The budget approach: A framework for a global transformation toward a low-carbon economy

Messner, Dirk; Schellnhuber, John; Rahmstorf, Stefan; Klingenfeld, Daniel
May 2010
Journal of Renewable & Sustainable Energy;May2010, Vol. 2 Issue 3, p031003
Academic Journal
Latest research shows that there is only a realistic chance of restricting global warming to 2 °C if a limit is set to the total amount of CO2 emitted globally between now and 2050 (global carbon dioxide budget). We move this global budget to the forefront of our considerations regarding a new global climate treaty in the post-Copenhagen process. [The authors are members of the “German Advisory Council on Global Change” (WBGU).

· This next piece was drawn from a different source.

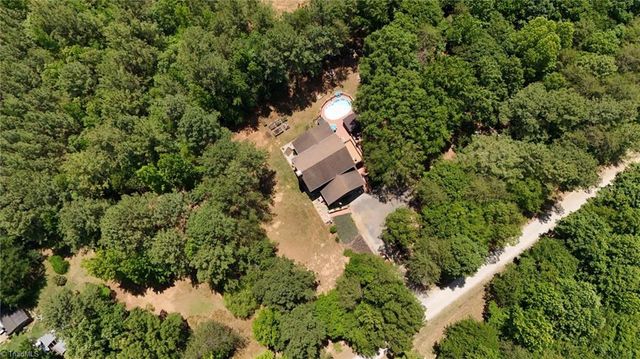 143 Mohegan Trail, Mocksville, NC 27028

The WBGU recently published a study on “Solving the climate dilemma: The budget approach.” This paper builds on the fundamental ideas and findings of the WBGU study and demonstrates that the budget approach could serve as a cornerstone for an institutional design for a global low-carbon economy.] Combining findings from climate science and economics with fundamental concepts of equity, the “budget approach” provides concrete figures for the emission allowances that are still available to countries, assuming they want to prevent the destabilization of the planet’s climate system. Our calculations demonstrate that the time pressure for acting is almost overwhelming—in industrialized countries and also in emerging economies and many developing nations. We suggest several institutional innovations and rules to manage the global and the national CO2 budgets in a transparent, fair, and flexible way. A sober analysis of the state of the art of climate change science and of the state of multilateral attempts to create an effective climate protection accord so far reveals that the budget approach can provide crucial orientation for the negotiations toward a comprehensive post-Copenhagen climate regime. The approach facilitates at the same time an institutional design for a low-carbon global economy, setting the necessary incentives for decoupling economic growth from the burning of fossil fuels.